> _Excerpt_
Political annihilation campaign against Kurds in Germany

As in Turkey, a political campaign of annihilation is being waged against Kurds and their institutions in the Federal Republic of Germany.

Kurdish cultural associations are stormed on flimsy grounds, Kurdish books are confiscated, social media posts are presented as "evidence", German solidary circles are facing repression because of their solidarity with the Kurds.

It is basically nothing new that Germany stands on the side of the colonial states against the freedom movement of Kurdish society. It is also known that Germany, which directs its foreign policy towards lucrative trade and export surpluses, hastened to help the Turkish state in difficult times. The tensions and crises between the two countries have once again shown us in recent months that they are domestic political games. For example, despite severe human rights violations in occupied Afrin by the Turkish state and fierce public reactions, the German Federal Government has continued its arms deliveries to the Turkish army. In addition, even the modernization of the tanks was prepared, which were prepared for the invasion of Afrin.

Germany has not abandoned this role in the international arena during the attacks on Afrin, which meant a break with international law. Chancellor Merkel made lip service and no sanctions were imposed on Turkey.

While indirectly supporting the crimes of Turkey in Kurdistan this year, the German government was disturbed by the widespread support for the resistance in Afrin and tried to prevent rallies and to extend the bans on Kurdish symbols. So, what is the approach of Germany, which has recently implemented operations similar to the Turkish political genocide operations against the Kurdish freedom movement?

The role of Germany

Known for its historically deep ties with Turkey and the Ottoman Empire, Germany has assumed international responsibility for the suppression of the Kurdish freedom movement after the PKK's armed struggle began on 15 August 1984. This role has been taken on the one hand because of the Kurdish population living in their country, on the other hand because of its important role within NATO during the Cold War.

The concept of NATO for the suppression of freedom movements was used against the PKK in late 1984 and early 1985. The aim was to break international support for the resistance that had begun in Kurdistan. Important pillars of this concept were the operations against the PKK in the 1980s, not only in Germany but also in a large number of European countries, as well as strong military support for the Turkish state.

> _Problem description_
Continue the article about the campaign against Kurds in Germany, starting after its final sentence. The listing that comes next has no connection to the article on Kurds in Germany.

> _Supplied material_

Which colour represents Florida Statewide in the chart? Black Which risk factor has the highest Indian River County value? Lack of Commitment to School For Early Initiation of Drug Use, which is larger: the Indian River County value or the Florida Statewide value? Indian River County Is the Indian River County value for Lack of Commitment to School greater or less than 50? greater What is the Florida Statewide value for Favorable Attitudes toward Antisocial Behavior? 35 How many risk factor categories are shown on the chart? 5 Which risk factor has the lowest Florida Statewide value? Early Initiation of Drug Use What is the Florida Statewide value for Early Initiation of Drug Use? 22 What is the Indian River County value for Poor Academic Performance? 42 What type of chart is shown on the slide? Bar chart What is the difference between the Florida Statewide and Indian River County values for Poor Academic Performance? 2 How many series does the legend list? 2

> _Result_
At the beginning of the 1990s, Helmut Kohl's government was looking for new methods, given that the number of Kurdish population in Germany was rising due to the migration wave. In order to stifle the Kurdish freedom movement internationally and to severe the Kurds who came to Germany from the resistance, all activities of the PKK were banned. On 26 November 1993, the prohibition was issued.

In the 53-page letter prepared by the then Minister of the Interior, Manfred Kanther, the rallies of the Kurds - with the aim of publicizing the events in Kurdistan - were criminalized, while nothing was said about the crimes of the Turkish state in Kurdistan. On the day of the PKK ban, the news agency KURD-HA, the magazine Berxwedan, the Federation FEYKA-Kurdistan and exactly 30 associations and information centers were closed with the same decision and the corresponding publications ceased. However, despite repression and violence, Kurdish society stood behind their institutions.

A short time later, new institutions were opened. Up to 70 associations rank in the nationwide Kurdish organization YEK-KOM (Federation of Kurdish Associations in Germany).

New operations as a repetition of the old concept

Against this strong organization of the Kurdish freedom movement new concepts and prohibitions were introduced in each phase. In 2010, the PKK was included in the list of "foreign terrorist organizations" by the Federal Constitutional Court. With this decision, the proceedings against Kurds were set to be even easier and could be opened without any evidence or justification.

With the legal arrangement known as "129b act” investigations were initiated against dozens of Kurdish politicians. Bedrettin Kavak, Mehmet Demir, Mustafa Çelik, Kenan Baştu, Ali Özel, Ahmet Çelik, Ali Hıdır Doğan, Zeki Eroğlu and Muhlis Kaya are just some of those sentenced to between two and three and a half years in prison.

While 4.5,000 investigations were initiated under the PKK ban between 2004 and 2017, 240 people were tried for "membership to a foreign terrorist organization". From 1992 to the present, nearly 100 people were sentenced to severe prison terms on charges of being PKK officials.

Germany's goal of imprisoning Kurdish politicians and removing them from resistance is the same as that of the "KCK operations" of the Turkish state in northern Kurdistan. As this concept did not work, the scope of the measures for the German security authorities was further extended.

In 2017 alone, around 130 Kurds were investigated due to the PKK referral. In 2013, this number was still 15, and remained at 20 in 2014 and 2015. In 2016, the number of procedures rose noticeably to 40.

Between 2007 and 2017, 180 investigations were launched against 240 Kurdish politicians and activists. The figures for 2017, on the other hand, almost equal the total number of the last ten years. This is a clear indication of Germany's cooperation with the Erdoğan regime, together against the Kurdish freedom movement.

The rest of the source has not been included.